'Trying to keep the kids alive'
Duluth father proposes legislature to combat teen driving deaths

By Laura Marshall
Staff Writer, Gwinnett Daily Post

When Brian Luders visited a crash site just across the Gwinnett County line
in North Fulton, he didn't add flowers or stuffed toys to the roadside
memorials commemorating the four teenagers who died.

Instead, the Duluth father of two adolescent sons bent down and gathered
shards of glass.

Luders, 43, plans to place the fragments from the fatal Sept. 1 accident in
plastic bags and attach them to letters addressed to every state senator
and representative this January when the Georgia legislature meets. His
message? Institute a graduated licensing system in the state.

"I'm working with State Rep. Brooks Coleman, and we are planning on
drafting legislation," said Luders, an accountant who works in
Lawrenceville.

His proposal would require teens with a driver's permit to put in a
specific number of driving hours under various conditions before obtaining
their license.

"I would like to see a driving log required with 50 hours of supervised
driving experience while they have their learner's permit," Luders said.
"The log would include the date; the type of driving - rural, suburban; and
highway conditions - dry, wet."

Signed verification by parents also would be required. Luders wants the
time on the road to include five hours in the rain, is thinking about
making five hours of interstate driving mandatory and wants 10 hours of
required nighttime driving logged.

"Teens, when they first get their licenses, their tendency is to drive a
lot at night," the father said, citing football games and dates. "It's one
of the hardest driving experiences."

He envisions the driving log as a spiral-bound, standard-issue book given
to the teens at the time they receive their permit. After the book is
completed and a young driver comes of age, Luders would like the log
submitted at the time the adolescents take their driver's tests.

■ ■ ■ ■

REQUIRED ACTION A |
Answer these questions from the article on teen driving legislation, one answer per line:
(i) How old is Brian Luders, and what work does he do?
(ii) How many hours of supervised driving would Luders require in the log?
(iii) At what point does Luders want the completed log turned in?
REQUIRED ACTION B | Write the next few paragraphs of the article on teen driving legislation, picking up after its final sentence.

RECORDED INFORMATION |
■ ■ ■ ■

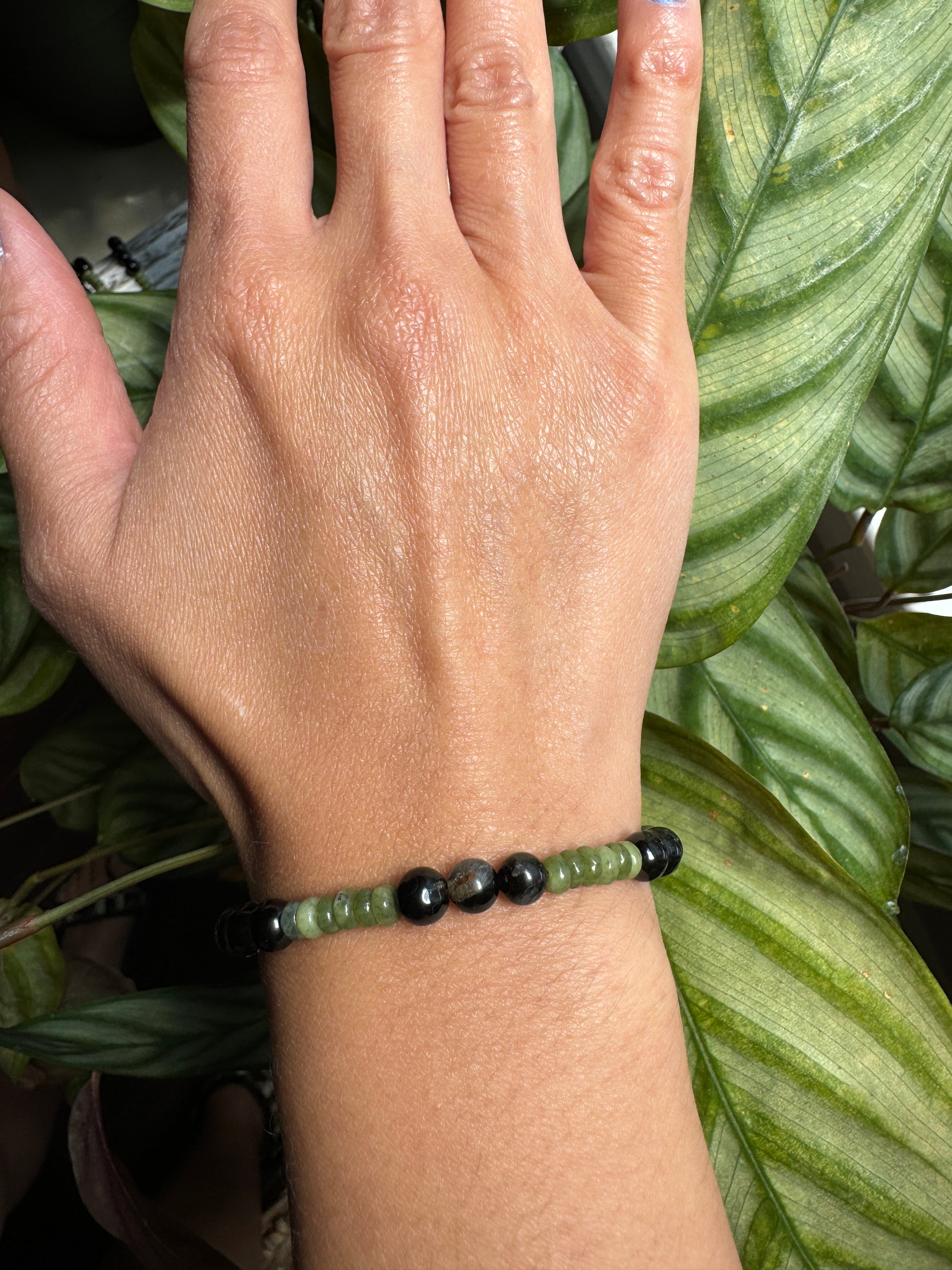 black tourmaline and olive jade beaded bracelet wrist view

■ ■ ■ ■

RESPONSE BOX A |
(i) He is 43 and works as an accountant in Lawrenceville.
(ii) 50 hours.
(iii) When the adolescents take their driver's tests.

RESPONSE BOX B |
"The second big thing I'd like to see is restrictions on passengers -
unrelated teenager passengers," Luders said.

During the first year a novice motorist is allowed to drive solo, the
limitations would mean  zero teen passengers during the first three months,
one over the next set of three months, two after six months, and three
following a full year of licensed driving.

"With a graduated system, they earn the full privilege of driving, with an
emphasis on privilege. Driving is not a right,"
Luders said. "They would
earn their full privilege over time. As their experience grows, their
privileges grow. The earliest a teenager could have full driving privileges
in the state of Georgia would be 17."

Originally, he felt mandatory driver's education was part of the solution.
"But as I studied the issue more and more, it didn't have that big of an
impact," the parent said.

Likewise, Luders doesn't advocate raising the driving age. "Experience and
limitation of passengers will have more broad impact than simply raising
the age," he said. "Whether they get their license at 16 or 17, they still
have to go through the same learning curve."

Luders became interested in changing teen driving laws in the spring when
seven adolescents died during a rash of automobile crashes. Additionally,
his oldest son, Brandon, turned 16 in May.

"He got his learner's permit when he was 15, but he did not take his
license test until he was 16 years and three months," the father said. "We
didn't feel like he was ready yet."

Each time an automobile accident occurs and a young life ends, Luders
thinks about the roadside memorials, the schools which bring in counselors,
and he longs for something more.

"I wish they would bring the crash vehicle to the school and bring people
in authority to the school and say, 'This is what happens.' There's not
enough reality in the process for [the teens], somehow," he said. "We're
just trying to keep the kids alive.
That seems to be a battle."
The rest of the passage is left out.